Exercise details:
Below are some records. Set each one down exactly as it reads.

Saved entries
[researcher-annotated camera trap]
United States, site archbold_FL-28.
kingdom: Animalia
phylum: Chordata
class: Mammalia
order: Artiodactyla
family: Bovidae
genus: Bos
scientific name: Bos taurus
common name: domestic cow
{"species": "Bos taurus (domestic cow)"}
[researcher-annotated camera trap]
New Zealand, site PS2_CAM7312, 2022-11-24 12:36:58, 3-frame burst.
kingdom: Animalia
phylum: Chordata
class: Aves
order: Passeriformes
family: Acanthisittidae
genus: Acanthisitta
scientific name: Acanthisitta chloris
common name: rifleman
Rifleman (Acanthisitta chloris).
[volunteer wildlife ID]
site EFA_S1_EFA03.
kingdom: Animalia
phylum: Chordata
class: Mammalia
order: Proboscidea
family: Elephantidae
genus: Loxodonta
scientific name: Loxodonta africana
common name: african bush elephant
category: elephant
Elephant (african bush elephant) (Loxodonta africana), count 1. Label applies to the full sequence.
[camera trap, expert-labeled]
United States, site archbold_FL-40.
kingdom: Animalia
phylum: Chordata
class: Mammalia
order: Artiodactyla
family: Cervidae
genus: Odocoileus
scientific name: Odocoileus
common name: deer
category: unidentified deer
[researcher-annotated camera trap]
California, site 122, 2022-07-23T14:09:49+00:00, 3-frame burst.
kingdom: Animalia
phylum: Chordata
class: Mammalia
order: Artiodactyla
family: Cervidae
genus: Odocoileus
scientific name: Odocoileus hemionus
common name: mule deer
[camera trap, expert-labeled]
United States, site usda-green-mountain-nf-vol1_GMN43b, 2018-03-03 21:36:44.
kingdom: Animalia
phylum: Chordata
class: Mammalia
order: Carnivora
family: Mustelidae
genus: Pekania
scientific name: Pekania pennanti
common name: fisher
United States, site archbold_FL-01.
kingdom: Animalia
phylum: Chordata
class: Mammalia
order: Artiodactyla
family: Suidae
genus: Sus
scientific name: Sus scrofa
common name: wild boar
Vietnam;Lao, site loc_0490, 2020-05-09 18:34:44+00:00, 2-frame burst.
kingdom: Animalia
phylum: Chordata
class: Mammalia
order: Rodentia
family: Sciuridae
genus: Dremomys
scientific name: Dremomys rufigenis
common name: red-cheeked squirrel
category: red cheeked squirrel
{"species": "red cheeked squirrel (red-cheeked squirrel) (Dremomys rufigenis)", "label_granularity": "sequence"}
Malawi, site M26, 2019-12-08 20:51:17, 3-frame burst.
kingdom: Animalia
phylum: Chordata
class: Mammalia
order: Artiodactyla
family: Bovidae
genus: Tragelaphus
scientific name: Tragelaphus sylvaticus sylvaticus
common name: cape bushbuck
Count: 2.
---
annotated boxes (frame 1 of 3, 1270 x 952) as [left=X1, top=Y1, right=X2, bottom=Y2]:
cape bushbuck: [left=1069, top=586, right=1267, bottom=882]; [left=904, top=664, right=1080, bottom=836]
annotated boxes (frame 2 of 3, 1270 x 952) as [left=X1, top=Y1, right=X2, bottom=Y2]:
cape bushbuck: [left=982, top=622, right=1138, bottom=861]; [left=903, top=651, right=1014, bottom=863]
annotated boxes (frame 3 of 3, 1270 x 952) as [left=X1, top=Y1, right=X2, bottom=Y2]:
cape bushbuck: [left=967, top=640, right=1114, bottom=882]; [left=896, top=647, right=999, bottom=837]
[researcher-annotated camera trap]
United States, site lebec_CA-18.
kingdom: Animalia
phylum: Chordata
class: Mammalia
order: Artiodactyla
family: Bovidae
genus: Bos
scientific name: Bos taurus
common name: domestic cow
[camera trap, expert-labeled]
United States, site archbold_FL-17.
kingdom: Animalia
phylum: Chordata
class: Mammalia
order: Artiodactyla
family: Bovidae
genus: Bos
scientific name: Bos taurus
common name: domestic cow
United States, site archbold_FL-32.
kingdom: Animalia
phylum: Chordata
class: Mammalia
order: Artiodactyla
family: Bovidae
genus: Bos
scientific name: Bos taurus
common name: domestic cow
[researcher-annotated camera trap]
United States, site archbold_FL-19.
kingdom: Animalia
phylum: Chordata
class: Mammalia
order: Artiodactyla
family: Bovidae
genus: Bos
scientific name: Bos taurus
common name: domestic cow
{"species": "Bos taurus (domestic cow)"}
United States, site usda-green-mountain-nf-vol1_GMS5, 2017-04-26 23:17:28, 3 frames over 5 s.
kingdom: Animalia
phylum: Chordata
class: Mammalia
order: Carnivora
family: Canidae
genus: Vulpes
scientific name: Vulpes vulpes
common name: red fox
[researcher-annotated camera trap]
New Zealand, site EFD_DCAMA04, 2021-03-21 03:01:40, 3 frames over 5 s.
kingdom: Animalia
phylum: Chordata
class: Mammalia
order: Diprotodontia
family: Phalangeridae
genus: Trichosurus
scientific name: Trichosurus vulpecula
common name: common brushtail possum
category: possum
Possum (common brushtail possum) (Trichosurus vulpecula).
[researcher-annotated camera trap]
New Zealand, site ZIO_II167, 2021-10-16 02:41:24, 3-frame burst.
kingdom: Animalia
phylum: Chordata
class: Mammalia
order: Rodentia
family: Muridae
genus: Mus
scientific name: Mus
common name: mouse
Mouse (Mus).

Solved problem:
[researcher-annotated camera trap]
United States, site archbold_FL-28.
kingdom: Animalia
phylum: Chordata
class: Mammalia
order: Artiodactyla
family: Bovidae
genus: Bos
scientific name: Bos taurus
common name: domestic cow
{"species": "Bos taurus (domestic cow)"}
[researcher-annotated camera trap]
New Zealand, site PS2_CAM7312, 2022-11-24 12:36:58, 3-frame burst.
kingdom: Animalia
phylum: Chordata
class: Aves
order: Passeriformes
family: Acanthisittidae
genus: Acanthisitta
scientific name: Acanthisitta chloris
common name: rifleman
Rifleman (Acanthisitta chloris).
[volunteer wildlife ID]
site EFA_S1_EFA03.
kingdom: Animalia
phylum: Chordata
class: Mammalia
order: Proboscidea
family: Elephantidae
genus: Loxodonta
scientific name: Loxodonta africana
common name: african bush elephant
category: elephant
Elephant (african bush elephant) (Loxodonta africana), count 1. Label applies to the full sequence.
[camera trap, expert-labeled]
United States, site archbold_FL-40.
kingdom: Animalia
phylum: Chordata
class: Mammalia
order: Artiodactyla
family: Cervidae
genus: Odocoileus
scientific name: Odocoileus
common name: deer
category: unidentified deer
[researcher-annotated camera trap]
California, site 122, 2022-07-23T14:09:49+00:00, 3-frame burst.
kingdom: Animalia
phylum: Chordata
class: Mammalia
order: Artiodactyla
family: Cervidae
genus: Odocoileus
scientific name: Odocoileus hemionus
common name: mule deer
[camera trap, expert-labeled]
United States, site usda-green-mountain-nf-vol1_GMN43b, 2018-03-03 21:36:44.
kingdom: Animalia
phylum: Chordata
class: Mammalia
order: Carnivora
family: Mustelidae
genus: Pekania
scientific name: Pekania pennanti
common name: fisher
United States, site archbold_FL-01.
kingdom: Animalia
phylum: Chordata
class: Mammalia
order: Artiodactyla
family: Suidae
genus: Sus
scientific name: Sus scrofa
common name: wild boar
Vietnam;Lao, site loc_0490, 2020-05-09 18:34:44+00:00, 2-frame burst.
kingdom: Animalia
phylum: Chordata
class: Mammalia
order: Rodentia
family: Sciuridae
genus: Dremomys
scientific name: Dremomys rufigenis
common name: red-cheeked squirrel
category: red cheeked squirrel
{"species": "red cheeked squirrel (red-cheeked squirrel) (Dremomys rufigenis)", "label_granularity": "sequence"}
Malawi, site M26, 2019-12-08 20:51:17, 3-frame burst.
kingdom: Animalia
phylum: Chordata
class: Mammalia
order: Artiodactyla
family: Bovidae
genus: Tragelaphus
scientific name: Tragelaphus sylvaticus sylvaticus
common name: cape bushbuck
Count: 2.
---
annotated boxes (frame 1 of 3, 1270 x 952) as [left=X1, top=Y1, right=X2, bottom=Y2]:
cape bushbuck: [left=1069, top=586, right=1267, bottom=882]; [left=904, top=664, right=1080, bottom=836]
annotated boxes (frame 2 of 3, 1270 x 952) as [left=X1, top=Y1, right=X2, bottom=Y2]:
cape bushbuck: [left=982, top=622, right=1138, bottom=861]; [left=903, top=651, right=1014, bottom=863]
annotated boxes (frame 3 of 3, 1270 x 952) as [left=X1, top=Y1, right=X2, bottom=Y2]:
cape bushbuck: [left=967, top=640, right=1114, bottom=882]; [left=896, top=647, right=999, bottom=837]
[researcher-annotated camera trap]
United States, site lebec_CA-18.
kingdom: Animalia
phylum: Chordata
class: Mammalia
order: Artiodactyla
family: Bovidae
genus: Bos
scientific name: Bos taurus
common name: domestic cow
[camera trap, expert-labeled]
United States, site archbold_FL-17.
kingdom: Animalia
phylum: Chordata
class: Mammalia
order: Artiodactyla
family: Bovidae
genus: Bos
scientific name: Bos taurus
common name: domestic cow
United States, site archbold_FL-32.
kingdom: Animalia
phylum: Chordata
class: Mammalia
order: Artiodactyla
family: Bovidae
genus: Bos
scientific name: Bos taurus
common name: domestic cow
[researcher-annotated camera trap]
United States, site archbold_FL-19.
kingdom: Animalia
phylum: Chordata
class: Mammalia
order: Artiodactyla
family: Bovidae
genus: Bos
scientific name: Bos taurus
common name: domestic cow
{"species": "Bos taurus (domestic cow)"}
United States, site usda-green-mountain-nf-vol1_GMS5, 2017-04-26 23:17:28, 3 frames over 5 s.
kingdom: Animalia
phylum: Chordata
class: Mammalia
order: Carnivora
family: Canidae
genus: Vulpes
scientific name: Vulpes vulpes
common name: red fox
[researcher-annotated camera trap]
New Zealand, site EFD_DCAMA04, 2021-03-21 03:01:40, 3 frames over 5 s.
kingdom: Animalia
phylum: Chordata
class: Mammalia
order: Diprotodontia
family: Phalangeridae
genus: Trichosurus
scientific name: Trichosurus vulpecula
common name: common brushtail possum
category: possum
Possum (common brushtail possum) (Trichosurus vulpecula).
[researcher-annotated camera trap]
New Zealand, site ZIO_II167, 2021-10-16 02:41:24, 3-frame burst.
kingdom: Animalia
phylum: Chordata
class: Mammalia
order: Rodentia
family: Muridae
genus: Mus
scientific name: Mus
common name: mouse
Mouse (Mus).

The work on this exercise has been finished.